Dr S.K. Mondol, who attended to the Das couple,
confirmed the presence of bite marks on Rekha's fingers and forehead.
But the loopholes persist. To enter the Das
household, the Monkey Man would have first had to fly to the wall as there
is no platform close by from where it could launch itself. The police,
quite rightly, refuse to accept the existence of a winged simian and have
a more prosaic explanation for the bite marks: perhaps Nimai Das returned
home drunk, grappled and fought with his wife, and conveniently blamed
the results on the newsworthy Monkey Man. It doesn't quite explain the
missing teeth though.
Scepticism aside, the conspiracy theories have
grown as quickly as the panic. A fatigued Delhi Police, which was forced
to put 24 east Delhi police stations on "high alert", has blamed
Pakistan's ISI for "plotting to wear away the force". The Intelligence
Bureau (IB) offers the most plausible explanation. It has warned the Union
Government that "people could be settling personal scores under the
garb of the Monkey Man menace". Asks an IB official: "Why should
a criminal merely scratch people? He would loot or kill." Sanal Edamaruku,
an investigator of the paranormal at the Delhi-based Indian Rationalist
Association dismisses the Monkey Man conundrum as "mass delusion,
a group behaviour based on pseudologia fantastica".

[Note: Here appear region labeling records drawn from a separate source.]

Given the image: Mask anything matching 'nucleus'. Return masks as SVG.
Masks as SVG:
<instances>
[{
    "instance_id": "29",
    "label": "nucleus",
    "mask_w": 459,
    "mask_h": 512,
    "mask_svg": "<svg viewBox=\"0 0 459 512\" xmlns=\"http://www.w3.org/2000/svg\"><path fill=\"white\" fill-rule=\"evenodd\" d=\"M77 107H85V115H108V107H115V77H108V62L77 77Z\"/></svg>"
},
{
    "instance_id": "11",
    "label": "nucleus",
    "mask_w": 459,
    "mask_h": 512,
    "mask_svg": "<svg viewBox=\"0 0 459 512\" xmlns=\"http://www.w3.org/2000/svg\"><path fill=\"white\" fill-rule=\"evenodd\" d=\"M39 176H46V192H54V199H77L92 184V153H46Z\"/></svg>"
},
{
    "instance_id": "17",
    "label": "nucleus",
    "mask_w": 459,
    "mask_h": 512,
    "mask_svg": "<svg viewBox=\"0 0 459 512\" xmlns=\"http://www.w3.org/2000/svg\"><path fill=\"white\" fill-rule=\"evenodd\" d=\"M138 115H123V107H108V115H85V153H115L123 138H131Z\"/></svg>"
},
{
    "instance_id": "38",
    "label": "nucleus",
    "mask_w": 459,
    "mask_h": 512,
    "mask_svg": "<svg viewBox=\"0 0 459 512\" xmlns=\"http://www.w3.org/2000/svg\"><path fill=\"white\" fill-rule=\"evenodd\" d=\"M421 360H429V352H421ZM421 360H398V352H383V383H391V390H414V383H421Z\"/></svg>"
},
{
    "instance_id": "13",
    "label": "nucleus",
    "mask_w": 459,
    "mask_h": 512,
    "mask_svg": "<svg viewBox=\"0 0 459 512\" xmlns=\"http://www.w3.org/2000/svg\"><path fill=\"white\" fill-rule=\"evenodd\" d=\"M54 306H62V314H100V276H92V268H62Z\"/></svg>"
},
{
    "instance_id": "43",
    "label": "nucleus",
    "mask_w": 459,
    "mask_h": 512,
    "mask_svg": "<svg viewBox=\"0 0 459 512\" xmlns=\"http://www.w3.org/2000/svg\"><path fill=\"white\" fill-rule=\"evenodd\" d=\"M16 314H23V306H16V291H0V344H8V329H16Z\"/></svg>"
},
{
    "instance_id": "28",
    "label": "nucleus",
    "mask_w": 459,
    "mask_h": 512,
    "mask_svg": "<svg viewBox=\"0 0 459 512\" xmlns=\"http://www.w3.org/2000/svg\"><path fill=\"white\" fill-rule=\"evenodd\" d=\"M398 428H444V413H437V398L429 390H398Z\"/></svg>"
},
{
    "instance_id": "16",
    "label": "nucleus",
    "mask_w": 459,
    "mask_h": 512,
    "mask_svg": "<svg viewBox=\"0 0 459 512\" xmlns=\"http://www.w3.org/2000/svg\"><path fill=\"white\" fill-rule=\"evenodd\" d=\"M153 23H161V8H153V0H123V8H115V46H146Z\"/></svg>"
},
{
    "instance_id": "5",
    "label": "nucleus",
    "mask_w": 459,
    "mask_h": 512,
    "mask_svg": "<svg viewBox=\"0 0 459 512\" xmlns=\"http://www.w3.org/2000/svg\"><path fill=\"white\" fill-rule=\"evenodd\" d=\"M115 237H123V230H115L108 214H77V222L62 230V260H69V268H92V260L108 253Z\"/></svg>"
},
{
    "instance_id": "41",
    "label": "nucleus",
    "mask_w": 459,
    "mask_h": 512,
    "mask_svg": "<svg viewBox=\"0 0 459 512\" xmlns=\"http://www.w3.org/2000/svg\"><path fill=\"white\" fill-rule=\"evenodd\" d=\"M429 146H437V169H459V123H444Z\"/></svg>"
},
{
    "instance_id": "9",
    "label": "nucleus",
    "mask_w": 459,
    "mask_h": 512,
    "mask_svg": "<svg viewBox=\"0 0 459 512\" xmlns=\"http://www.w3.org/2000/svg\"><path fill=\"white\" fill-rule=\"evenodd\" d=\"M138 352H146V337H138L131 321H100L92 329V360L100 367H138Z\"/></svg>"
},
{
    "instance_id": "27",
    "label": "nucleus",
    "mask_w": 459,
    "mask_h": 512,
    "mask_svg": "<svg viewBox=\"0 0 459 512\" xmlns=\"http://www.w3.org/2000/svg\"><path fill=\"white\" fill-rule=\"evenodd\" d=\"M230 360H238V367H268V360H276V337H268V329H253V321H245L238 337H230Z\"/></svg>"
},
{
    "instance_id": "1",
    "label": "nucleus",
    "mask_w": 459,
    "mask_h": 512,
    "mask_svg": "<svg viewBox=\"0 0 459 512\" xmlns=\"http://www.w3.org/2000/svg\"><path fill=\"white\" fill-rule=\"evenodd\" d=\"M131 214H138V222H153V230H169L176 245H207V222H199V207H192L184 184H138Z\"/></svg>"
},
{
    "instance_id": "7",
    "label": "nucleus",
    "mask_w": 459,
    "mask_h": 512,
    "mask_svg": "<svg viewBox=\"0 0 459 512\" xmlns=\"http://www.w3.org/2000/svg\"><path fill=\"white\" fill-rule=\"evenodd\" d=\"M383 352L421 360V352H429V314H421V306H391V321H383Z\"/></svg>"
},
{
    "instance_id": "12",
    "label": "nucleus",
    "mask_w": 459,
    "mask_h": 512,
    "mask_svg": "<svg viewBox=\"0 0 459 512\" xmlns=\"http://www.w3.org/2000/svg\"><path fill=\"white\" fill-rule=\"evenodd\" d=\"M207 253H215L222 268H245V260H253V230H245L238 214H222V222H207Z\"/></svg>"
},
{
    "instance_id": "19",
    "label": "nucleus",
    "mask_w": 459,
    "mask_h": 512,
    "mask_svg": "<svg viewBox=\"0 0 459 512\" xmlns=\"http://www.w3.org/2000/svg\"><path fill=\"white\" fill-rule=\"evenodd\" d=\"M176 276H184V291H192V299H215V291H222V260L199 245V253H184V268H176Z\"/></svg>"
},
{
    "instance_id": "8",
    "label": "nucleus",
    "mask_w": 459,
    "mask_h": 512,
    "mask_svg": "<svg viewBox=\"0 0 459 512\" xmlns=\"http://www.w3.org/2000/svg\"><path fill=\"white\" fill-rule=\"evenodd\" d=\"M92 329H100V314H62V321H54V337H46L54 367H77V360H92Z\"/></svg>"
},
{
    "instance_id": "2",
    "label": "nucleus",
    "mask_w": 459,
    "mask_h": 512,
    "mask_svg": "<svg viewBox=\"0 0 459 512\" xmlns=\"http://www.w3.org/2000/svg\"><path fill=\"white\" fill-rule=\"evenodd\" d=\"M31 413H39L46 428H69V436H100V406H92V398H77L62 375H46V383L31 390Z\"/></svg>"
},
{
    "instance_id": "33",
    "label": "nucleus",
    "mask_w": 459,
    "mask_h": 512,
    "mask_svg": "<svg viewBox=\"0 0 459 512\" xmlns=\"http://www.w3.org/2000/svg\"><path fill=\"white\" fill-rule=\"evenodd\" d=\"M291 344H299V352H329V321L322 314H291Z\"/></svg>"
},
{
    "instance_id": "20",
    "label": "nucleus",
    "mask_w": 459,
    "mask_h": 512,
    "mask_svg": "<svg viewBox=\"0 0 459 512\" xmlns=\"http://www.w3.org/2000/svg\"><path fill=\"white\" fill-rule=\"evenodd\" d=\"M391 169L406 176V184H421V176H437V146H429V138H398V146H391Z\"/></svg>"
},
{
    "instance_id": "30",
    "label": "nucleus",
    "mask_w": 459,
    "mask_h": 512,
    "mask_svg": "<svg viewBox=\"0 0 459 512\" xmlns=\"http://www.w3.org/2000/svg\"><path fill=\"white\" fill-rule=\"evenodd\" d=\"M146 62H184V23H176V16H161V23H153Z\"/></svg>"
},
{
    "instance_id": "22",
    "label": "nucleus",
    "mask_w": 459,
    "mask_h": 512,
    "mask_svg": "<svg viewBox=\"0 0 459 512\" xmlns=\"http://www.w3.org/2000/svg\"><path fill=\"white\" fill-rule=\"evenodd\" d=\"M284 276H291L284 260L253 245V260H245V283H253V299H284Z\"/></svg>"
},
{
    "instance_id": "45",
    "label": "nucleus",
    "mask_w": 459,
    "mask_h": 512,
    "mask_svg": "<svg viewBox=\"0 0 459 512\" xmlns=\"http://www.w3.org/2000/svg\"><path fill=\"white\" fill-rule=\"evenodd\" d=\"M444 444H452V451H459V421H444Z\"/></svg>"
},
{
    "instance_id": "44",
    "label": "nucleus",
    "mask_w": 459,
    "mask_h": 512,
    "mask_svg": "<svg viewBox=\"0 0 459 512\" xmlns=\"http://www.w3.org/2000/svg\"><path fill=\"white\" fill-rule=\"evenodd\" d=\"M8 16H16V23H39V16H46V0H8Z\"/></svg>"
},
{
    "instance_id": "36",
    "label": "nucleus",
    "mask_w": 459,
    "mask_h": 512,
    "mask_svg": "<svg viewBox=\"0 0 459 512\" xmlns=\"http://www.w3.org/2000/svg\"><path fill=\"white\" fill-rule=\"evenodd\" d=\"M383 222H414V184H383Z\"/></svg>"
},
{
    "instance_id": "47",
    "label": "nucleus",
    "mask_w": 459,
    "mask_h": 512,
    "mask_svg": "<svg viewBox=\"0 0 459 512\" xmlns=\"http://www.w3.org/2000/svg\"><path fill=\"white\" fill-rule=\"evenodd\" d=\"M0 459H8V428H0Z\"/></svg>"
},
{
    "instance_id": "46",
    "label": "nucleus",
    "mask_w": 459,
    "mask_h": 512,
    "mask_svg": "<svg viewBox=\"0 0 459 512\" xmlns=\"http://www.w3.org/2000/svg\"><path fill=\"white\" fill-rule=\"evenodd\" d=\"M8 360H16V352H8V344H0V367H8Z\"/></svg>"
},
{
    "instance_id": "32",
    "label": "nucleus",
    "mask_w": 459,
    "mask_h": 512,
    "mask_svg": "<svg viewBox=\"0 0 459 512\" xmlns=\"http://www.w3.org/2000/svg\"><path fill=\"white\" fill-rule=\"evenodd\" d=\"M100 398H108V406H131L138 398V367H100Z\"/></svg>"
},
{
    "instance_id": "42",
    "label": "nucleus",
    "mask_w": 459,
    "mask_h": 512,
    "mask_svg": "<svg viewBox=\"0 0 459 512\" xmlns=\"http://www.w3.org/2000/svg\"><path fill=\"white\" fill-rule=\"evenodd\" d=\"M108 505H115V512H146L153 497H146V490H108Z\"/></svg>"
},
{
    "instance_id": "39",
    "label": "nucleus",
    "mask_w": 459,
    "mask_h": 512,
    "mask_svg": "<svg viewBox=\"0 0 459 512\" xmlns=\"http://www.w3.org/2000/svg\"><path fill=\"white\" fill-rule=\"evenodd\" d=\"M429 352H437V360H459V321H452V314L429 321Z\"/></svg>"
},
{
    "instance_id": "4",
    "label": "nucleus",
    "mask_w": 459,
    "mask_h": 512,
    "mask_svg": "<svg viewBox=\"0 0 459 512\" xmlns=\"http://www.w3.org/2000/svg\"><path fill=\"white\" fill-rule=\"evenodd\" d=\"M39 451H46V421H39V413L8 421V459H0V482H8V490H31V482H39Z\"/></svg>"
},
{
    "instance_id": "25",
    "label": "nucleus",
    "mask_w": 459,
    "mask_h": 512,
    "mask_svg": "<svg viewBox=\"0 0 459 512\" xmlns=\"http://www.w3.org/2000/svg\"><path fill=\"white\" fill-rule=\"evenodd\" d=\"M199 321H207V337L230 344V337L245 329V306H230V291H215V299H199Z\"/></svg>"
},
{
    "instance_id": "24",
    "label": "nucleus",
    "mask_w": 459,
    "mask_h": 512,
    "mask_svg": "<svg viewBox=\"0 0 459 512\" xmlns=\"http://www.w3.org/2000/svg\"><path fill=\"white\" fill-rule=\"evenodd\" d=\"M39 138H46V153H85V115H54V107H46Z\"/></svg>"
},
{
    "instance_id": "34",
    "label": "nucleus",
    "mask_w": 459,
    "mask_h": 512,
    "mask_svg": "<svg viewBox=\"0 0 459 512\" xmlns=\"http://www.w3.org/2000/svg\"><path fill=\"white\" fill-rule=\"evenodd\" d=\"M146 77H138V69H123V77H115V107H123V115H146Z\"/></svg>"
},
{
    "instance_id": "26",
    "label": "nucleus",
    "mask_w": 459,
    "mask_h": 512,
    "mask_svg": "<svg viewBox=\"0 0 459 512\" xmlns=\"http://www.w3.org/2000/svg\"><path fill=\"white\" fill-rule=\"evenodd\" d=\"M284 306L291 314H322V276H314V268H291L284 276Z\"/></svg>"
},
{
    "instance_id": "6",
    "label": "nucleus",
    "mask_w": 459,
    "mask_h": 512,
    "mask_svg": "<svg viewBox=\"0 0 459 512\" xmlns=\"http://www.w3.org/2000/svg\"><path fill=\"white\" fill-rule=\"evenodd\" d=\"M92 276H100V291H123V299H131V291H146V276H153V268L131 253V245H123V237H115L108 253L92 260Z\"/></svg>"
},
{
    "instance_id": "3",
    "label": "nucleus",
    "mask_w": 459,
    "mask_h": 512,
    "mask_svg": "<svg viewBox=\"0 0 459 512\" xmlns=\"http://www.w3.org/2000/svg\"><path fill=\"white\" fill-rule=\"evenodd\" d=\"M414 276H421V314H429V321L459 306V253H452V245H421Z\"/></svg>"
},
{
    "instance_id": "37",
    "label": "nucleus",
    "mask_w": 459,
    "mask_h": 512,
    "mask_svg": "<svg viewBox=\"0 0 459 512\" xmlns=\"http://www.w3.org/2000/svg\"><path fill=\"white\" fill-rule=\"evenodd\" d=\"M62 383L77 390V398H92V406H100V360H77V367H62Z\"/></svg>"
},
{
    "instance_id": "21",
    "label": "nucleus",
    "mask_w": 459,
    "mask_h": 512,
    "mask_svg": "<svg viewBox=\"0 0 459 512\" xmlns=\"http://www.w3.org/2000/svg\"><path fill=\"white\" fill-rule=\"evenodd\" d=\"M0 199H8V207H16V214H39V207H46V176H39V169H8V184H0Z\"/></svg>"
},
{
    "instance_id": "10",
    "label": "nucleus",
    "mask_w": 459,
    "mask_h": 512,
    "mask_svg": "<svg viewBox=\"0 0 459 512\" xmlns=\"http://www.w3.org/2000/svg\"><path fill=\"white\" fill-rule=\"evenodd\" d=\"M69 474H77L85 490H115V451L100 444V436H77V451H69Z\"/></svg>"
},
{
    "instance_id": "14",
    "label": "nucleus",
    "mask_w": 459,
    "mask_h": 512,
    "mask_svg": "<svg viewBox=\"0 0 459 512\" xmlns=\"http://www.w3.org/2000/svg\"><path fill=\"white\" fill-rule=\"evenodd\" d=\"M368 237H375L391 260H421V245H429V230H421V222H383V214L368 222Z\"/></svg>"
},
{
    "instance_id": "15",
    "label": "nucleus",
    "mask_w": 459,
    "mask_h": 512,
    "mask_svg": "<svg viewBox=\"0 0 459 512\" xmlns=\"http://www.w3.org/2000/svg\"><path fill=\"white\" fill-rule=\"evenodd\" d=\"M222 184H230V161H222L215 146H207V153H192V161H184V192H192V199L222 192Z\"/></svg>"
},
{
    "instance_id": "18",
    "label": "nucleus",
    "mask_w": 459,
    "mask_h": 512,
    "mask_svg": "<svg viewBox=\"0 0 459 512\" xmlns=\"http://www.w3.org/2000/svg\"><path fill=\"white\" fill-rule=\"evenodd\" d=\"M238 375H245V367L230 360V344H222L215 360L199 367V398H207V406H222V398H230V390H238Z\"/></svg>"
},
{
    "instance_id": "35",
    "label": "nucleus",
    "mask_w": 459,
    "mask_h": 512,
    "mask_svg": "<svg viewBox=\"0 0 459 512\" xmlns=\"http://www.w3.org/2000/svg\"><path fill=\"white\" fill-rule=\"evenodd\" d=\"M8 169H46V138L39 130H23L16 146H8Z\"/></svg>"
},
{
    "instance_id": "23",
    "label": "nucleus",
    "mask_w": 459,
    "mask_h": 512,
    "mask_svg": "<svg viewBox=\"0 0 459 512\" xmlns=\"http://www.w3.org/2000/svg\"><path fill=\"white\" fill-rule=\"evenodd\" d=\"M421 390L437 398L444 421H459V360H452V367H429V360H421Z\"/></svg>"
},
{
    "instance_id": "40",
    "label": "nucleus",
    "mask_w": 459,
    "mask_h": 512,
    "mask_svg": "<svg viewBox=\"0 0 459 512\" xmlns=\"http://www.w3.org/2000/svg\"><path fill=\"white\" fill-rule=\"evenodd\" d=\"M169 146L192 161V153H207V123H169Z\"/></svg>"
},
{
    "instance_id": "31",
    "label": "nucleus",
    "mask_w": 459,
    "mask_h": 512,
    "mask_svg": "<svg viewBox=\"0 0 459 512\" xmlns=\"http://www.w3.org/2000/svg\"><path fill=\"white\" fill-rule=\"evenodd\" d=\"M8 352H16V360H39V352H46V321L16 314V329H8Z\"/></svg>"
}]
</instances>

The scare has taken a considerable toll on a
law enforcement machinery already grappling with bomb scares and the demands
of various levels of security in the capital. Since last week, 55 Ashok
Nagar policemen have been employed in "intensive patrolling"
nightly. They use a Maruti Gypsy, four Maruti vans and two motorcycles
for transport, beam torches on particularly dark rooftops, and keep a
close watch on "unnatural movements in the dark".
In neighbouring Noida, the situation is no different.
Sector 20 police station, which covers 31 sectors with a population of
one lakh, has, since the first attack, received between 25 and 30 rescue
calls every night. The callers say that the Monkey Man has struck and
disappeared, and invariably someone comes forward with scratch marks as
proof.
Within three days, Delhi's Monkey Man has grabbed
headlines. A popular television channel has deployed eight camera crews
at key locations and Delhi police is offering Rs 50,000 for the creature's
capture. If indeed it is a single individual and not a group of roving
copycat troublemakers. As panic escalates, and the stakes increase, the
Monkey Man remains the missing link.